CONSIGNE 1: Extrayez de la loi sur l'expropriation par zone le passage qui va de "L’expropriation peut s’opérer" jusqu'à "par le Gouvernement.".
CONSIGNE 2: Écrivez la suite de la loi sur l'expropriation par zone, à partir de la dernière phrase du texte.

TEXTE DU DOCUMENT:
►
Loi du 4 mars 1896, concernant l’expropriation par zône pour cause d’utilité publique.
Art. 1er.
Lorsqu’il s’agit d’un ensemble de travaux ayant pour objet d’assainir ou d’améliorer, en totalité ou en partie, un ancien quartier ou de construire un quartier nouveau, l’autorisation de procéder à l’expropriation de tous les terrains destinés aux voies de communication et à d’autres usages ou services publics, ainsi qu’aux constructions comprises dans le plan général des travaux projetés, pourra être accordée par Nous, le Conseil d’Etat entendu.
L’expropriation peut s’opérer à la demande :
1° de l’État ;
2° des communes ou sections de commune, et
3° même de particuliers, mais seulement si l’intérêt de la partie demanderesse est en même temps d’utilité publique.
Art. 2 (L du 02 septembre 2015) Modifications 1
L’utilité et le plan des travaux projetés sont soumis à l’avis d’une commission spéciale, qui, par dérogation à l’art. 13 de la loi du 17 décembre 1859, comprendra sept membres, à savoir : 1 >un fonctionnaire désigné à ces fins par le ministre ayant l’Intérieur dans ses attributions1 < , deux membres de la Chambre des députés, un médecin, un ingénieur, un architecte et un membre d’une administration publique de bienfaisance ou d’un comité de charité, lesquels sont désignés par le Gouvernement.
◄
Entrées de données recueillies:
►
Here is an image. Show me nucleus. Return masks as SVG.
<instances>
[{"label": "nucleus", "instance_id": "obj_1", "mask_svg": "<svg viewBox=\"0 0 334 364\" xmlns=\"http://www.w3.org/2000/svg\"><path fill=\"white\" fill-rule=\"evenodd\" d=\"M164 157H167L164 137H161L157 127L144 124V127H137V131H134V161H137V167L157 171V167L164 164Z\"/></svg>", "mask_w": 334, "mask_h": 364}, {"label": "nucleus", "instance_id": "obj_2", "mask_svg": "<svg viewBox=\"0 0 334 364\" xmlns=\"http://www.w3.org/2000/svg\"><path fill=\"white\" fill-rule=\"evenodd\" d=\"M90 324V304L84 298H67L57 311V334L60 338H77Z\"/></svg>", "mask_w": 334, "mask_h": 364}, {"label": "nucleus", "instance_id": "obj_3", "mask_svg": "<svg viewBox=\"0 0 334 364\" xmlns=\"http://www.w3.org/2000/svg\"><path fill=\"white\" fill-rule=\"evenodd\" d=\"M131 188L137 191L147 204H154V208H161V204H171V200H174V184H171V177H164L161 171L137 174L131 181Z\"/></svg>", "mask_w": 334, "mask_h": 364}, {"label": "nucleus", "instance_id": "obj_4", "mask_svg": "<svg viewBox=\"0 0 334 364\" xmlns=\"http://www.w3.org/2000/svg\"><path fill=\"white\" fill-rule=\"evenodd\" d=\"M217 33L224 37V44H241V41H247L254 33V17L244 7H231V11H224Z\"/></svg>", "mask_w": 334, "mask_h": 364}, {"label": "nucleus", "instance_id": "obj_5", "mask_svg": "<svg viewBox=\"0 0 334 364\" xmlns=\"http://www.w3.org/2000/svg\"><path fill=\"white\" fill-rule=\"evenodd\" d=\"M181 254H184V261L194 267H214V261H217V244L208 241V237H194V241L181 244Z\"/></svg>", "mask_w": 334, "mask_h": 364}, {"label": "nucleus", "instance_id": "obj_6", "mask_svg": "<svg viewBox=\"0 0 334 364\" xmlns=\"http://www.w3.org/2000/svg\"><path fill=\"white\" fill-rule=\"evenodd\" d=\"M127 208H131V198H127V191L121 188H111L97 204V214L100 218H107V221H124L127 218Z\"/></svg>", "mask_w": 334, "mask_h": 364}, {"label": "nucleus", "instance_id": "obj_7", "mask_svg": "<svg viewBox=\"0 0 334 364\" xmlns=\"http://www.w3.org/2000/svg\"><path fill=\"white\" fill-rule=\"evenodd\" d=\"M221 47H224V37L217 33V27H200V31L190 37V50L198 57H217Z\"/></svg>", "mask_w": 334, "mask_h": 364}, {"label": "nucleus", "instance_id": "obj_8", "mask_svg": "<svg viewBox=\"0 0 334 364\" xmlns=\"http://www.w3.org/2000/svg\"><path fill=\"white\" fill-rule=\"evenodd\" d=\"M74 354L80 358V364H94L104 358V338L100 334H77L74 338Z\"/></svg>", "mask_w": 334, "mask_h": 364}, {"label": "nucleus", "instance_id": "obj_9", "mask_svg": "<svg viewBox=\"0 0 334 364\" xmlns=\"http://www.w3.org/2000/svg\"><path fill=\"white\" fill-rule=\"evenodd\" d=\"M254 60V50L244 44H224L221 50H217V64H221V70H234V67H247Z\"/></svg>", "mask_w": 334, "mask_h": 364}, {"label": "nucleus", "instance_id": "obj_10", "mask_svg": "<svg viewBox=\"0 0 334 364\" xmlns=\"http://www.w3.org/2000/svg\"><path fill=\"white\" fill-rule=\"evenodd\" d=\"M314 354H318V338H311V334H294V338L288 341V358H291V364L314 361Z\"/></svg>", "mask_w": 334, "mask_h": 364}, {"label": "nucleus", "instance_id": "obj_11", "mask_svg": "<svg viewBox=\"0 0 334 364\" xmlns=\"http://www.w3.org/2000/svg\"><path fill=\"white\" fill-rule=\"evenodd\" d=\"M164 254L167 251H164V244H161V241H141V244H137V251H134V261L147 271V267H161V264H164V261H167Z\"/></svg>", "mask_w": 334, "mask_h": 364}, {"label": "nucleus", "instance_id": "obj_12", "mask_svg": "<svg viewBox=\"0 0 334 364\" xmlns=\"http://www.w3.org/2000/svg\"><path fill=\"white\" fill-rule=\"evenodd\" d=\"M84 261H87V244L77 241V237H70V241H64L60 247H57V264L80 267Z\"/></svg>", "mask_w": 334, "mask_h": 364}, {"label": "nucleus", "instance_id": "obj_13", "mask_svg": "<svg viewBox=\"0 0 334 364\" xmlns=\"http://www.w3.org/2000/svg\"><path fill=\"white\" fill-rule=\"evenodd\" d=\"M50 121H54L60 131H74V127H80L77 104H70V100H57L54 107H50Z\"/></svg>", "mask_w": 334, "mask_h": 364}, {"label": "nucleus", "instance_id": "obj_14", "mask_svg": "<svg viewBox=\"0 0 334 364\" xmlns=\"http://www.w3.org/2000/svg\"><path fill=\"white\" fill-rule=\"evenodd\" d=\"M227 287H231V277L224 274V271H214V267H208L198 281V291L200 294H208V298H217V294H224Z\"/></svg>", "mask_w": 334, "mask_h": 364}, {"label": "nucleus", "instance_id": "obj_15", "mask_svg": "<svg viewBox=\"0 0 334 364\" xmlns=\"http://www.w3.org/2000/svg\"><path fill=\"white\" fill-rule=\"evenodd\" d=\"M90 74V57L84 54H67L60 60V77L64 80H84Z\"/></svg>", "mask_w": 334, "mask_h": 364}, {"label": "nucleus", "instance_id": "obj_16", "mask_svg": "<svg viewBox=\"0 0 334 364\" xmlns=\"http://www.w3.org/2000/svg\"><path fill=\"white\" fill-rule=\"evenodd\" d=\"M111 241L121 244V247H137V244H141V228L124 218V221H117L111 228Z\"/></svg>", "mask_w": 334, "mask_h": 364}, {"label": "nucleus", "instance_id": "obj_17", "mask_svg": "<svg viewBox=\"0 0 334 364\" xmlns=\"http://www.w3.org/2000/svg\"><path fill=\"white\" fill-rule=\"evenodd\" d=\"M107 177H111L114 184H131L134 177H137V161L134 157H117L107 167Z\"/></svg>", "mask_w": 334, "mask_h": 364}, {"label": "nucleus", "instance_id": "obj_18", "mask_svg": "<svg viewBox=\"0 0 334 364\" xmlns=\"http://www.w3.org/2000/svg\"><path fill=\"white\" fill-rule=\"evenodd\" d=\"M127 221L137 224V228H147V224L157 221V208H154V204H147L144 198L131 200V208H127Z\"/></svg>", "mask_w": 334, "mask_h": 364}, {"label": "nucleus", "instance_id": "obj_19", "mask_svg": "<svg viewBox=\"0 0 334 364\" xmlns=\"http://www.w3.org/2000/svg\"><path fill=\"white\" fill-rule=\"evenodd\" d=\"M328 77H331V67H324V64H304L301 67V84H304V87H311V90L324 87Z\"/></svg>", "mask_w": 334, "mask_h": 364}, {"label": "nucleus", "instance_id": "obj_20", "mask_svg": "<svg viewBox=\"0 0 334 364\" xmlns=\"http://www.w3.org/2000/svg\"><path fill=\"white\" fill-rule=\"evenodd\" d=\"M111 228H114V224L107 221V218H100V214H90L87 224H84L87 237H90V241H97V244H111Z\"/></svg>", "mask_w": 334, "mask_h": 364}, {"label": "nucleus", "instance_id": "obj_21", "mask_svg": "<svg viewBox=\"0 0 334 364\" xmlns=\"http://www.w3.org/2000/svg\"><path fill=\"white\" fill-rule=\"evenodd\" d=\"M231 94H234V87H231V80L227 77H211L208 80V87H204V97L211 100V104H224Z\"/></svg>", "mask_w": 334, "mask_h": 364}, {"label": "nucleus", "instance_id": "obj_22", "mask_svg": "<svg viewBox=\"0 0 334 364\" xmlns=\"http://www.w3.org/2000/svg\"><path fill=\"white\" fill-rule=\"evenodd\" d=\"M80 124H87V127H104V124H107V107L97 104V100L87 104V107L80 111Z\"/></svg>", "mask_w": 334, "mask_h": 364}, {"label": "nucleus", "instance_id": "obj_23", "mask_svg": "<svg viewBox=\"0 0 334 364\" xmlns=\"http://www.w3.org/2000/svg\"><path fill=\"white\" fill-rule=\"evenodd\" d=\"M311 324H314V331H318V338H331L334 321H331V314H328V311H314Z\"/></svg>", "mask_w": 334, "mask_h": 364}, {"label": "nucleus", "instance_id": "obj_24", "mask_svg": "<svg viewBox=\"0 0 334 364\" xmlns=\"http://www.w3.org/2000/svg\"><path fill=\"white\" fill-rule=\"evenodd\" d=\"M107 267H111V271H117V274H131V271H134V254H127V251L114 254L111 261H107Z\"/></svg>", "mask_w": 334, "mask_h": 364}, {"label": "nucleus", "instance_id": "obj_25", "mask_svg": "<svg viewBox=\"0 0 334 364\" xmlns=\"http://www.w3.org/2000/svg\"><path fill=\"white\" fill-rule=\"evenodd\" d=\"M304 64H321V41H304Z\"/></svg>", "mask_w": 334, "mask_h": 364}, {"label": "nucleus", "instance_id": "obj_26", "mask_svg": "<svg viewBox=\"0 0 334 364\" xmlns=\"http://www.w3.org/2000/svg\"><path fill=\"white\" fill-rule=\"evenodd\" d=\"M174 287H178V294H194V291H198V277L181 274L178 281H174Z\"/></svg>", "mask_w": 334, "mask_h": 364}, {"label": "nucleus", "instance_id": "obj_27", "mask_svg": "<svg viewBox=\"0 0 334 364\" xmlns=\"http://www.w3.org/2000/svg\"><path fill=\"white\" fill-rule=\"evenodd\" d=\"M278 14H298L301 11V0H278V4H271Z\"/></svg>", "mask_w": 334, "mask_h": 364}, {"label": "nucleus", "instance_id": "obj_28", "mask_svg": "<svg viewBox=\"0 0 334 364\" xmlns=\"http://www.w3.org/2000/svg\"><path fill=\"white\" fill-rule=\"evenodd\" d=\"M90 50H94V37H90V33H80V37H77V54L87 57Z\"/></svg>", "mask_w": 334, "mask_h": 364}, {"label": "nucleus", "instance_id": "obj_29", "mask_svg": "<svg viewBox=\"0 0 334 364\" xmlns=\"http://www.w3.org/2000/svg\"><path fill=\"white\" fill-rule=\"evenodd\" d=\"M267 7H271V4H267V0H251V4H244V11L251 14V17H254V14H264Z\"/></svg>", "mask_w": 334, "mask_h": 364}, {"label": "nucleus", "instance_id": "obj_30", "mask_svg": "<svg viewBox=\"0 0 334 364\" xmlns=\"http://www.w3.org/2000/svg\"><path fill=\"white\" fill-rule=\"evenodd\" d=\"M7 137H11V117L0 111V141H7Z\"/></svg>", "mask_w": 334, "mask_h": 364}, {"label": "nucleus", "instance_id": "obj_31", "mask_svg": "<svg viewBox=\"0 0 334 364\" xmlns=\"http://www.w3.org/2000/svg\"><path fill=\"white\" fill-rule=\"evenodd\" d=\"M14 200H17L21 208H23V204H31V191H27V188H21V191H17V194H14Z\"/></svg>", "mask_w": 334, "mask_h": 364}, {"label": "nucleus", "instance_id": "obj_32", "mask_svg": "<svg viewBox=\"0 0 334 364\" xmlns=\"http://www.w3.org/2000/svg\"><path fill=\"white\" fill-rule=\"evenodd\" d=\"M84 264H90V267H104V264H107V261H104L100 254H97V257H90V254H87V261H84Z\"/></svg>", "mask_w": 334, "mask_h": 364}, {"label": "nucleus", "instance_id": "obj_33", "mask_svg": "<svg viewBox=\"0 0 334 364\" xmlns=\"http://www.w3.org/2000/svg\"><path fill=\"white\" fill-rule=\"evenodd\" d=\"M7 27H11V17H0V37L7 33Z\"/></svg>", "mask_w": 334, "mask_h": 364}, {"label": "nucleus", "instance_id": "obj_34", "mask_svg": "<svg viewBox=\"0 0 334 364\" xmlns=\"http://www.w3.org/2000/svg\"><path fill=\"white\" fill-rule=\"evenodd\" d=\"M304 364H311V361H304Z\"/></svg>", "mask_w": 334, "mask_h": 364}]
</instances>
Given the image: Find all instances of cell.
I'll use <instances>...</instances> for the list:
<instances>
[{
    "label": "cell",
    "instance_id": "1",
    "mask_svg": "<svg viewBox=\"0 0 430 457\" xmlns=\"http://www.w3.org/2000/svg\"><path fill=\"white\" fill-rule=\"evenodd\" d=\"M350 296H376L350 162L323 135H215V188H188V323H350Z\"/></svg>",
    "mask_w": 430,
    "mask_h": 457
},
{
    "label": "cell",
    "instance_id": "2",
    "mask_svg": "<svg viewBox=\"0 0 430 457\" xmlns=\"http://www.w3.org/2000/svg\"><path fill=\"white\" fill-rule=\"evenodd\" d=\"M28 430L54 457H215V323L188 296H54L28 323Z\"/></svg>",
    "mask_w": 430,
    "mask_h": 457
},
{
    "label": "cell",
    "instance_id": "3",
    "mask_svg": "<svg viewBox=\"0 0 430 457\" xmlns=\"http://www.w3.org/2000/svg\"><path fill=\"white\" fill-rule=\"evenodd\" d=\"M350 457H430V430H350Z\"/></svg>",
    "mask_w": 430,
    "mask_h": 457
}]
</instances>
◄
RÉPONSE RÉDIGÉE 1:
L’expropriation peut s’opérer à la demande :
1° de l’État ;
2° des communes ou sections de commune, et
3° même de particuliers, mais seulement si l’intérêt de la partie demanderesse est en même temps d’utilité publique.
Art. 2 (L du 02 septembre 2015) Modifications 1
L’utilité et le plan des travaux projetés sont soumis à l’avis d’une commission spéciale, qui, par dérogation à l’art. 13 de la loi du 17 décembre 1859, comprendra sept membres, à savoir : 1 >un fonctionnaire désigné à ces fins par le ministre ayant l’Intérieur dans ses attributions1 < , deux membres de la Chambre des députés, un médecin, un ingénieur, un architecte et un membre d’une administration publique de bienfaisance ou d’un comité de charité, lesquels sont désignés par le Gouvernement.

RÉPONSE RÉDIGÉE 2:
Les bourgmestres des communes intéressées assisteront aux réunions avec voix consultative.
Art. 3.
Le plan général prescrit par l’art. 1er indique :
1° la superficie des terrains et édifices dont la cession est nécessaire ;
2° le nom de chaque propriétaire et la désignation cadastrale de la propriété ;
3° les travaux à exécuter sur les dits terrains après l’expropriation ;
4° les parcelles des terrains destinées à être remises en vente ou à recevoir des constructions sur l’alignement des nouvelles rues ou places.